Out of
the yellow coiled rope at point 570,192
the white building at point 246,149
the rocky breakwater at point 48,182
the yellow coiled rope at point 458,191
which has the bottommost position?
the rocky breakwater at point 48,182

**Written request**
Repeat the records above word for word, keeping each line and its line breaks unchanged.

**Answer to this task**
Out of
the yellow coiled rope at point 570,192
the white building at point 246,149
the rocky breakwater at point 48,182
the yellow coiled rope at point 458,191
which has the bottommost position?
the rocky breakwater at point 48,182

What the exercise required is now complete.